Building an Autonomous Vehicle, Part 4: Using Behavioral Cloning with Apache MXNet for Your Self-Driving Car

In the first blog post of our autonomous vehicle series, you built your Donkey vehicle and deployed your pilot server onto an Amazon EC2 instance. In the second blog post, you learned to drive the Donkey car, and the Donkey car learned to self-drive. In the third blog post, you learned about the process of streaming telemetry from the Donkey vehicle into AWS using AWS IoT.

In this blog post, we will deep dive on the Deep Learning that enables your car to drive, and introduce the concept of behavioral cloning with Convolutional Neural Networks (CNNs). CNNs have emerged as the state-of-the-art modeling technique for computer vision tasks, including answering questions that your car may encounter, such as, “Is there a track or a cone in front of me?”

1) Build an Autonomous Vehicle on AWS and Race It at the re:Invent Robocar Rally
2) Build an Autonomous Vehicle Part 2: Driving Your Vehicle
3) Building an Autonomous Vehicle Part 3: Connecting Your Autonomous Vehicle
4) Building an Autonomous Vehicle Part 4: Using Behavioral Cloning with Apache MXNet for Your Self-Driving Car

Training data setup for Donkey on P2

We have already walked you through the details on how to run the training in blog post 2. But let’s recap the key steps and commands here:

Copy the data from the Pi to our Amazon EC2 instance:

$ rsync -rva --progress -e "ssh -i /path/to/key/DonkeyKP-us-east-1.pem" /home/pi/d2/data/ ec2-user@ec2-your-ip.compute-1.amazonaws.com:~/d2/

Kick off the training process:

$ python ~/d2/manage.py train --model /path/to/myfirstpilot

Copy the trained model back to the Pi:

$: rsync -rva --progress -e "ssh -i /path/to/key/DonkeyKP-us-east-1.pem" ec2-user@ec2-your-ip.compute-1.amazonaws.com:~/d2/models/ /home/pi/d2/models/

Behind the scenes of the model

In this section, I’ll discuss what the model learns and how it can drive on its own. The current donkey build uses Keras as its default deep learning framework. AWS is in the process of adding support for other frameworks like Apache MXNet, Gluon, and PyTorch. We will use Apache MXNet in this blog post to dive deeper in to the inner workings of the model that enables self-driving. As previously mentioned, we use a technique called as behavioral cloning to enable self-driving of the car. The model essentially learns to drive based on the training data, which was collected by driving around the track. It’s essential that most of the data is “clean”, that is, we don’t have a lot of images in the training data where the car isn’t on the track or making wrong turns, given that our objective is to stay on the track. Just like the human driver who controls the steering to keep the car on track, we will build a model that will determine the steering angle given the current scenario, which leads us to model the problem as “what’s the steering angle we need to take given the input image?”. Real driving scenarios are more complicated with additional components like acceleration and transmission gears. We keep it simple to start with by fixing the throttle to some percentage for the car to drive. In practice, we have found that for spare training data 25-30% throttle has proven to be the best speed for the donkey car.

• **Information supplied**

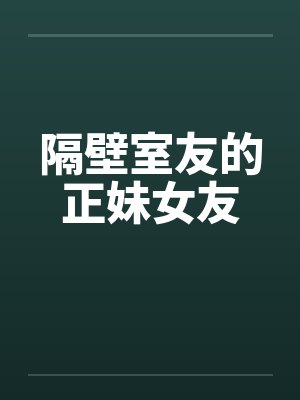 隔壁室友的正妹女友by佚名笔趣阁无弹窗封面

• **Directions for this task**
Please reproduce, word for word, the stretch of the self-driving car post from "Building an Autonomous Vehicle, Part" through "using AWS IoT.".

• **Result of the task**
Building an Autonomous Vehicle, Part 4: Using Behavioral Cloning with Apache MXNet for Your Self-Driving Car

In the first blog post of our autonomous vehicle series, you built your Donkey vehicle and deployed your pilot server onto an Amazon EC2 instance. In the second blog post, you learned to drive the Donkey car, and the Donkey car learned to self-drive. In the third blog post, you learned about the process of streaming telemetry from the Donkey vehicle into AWS using AWS IoT.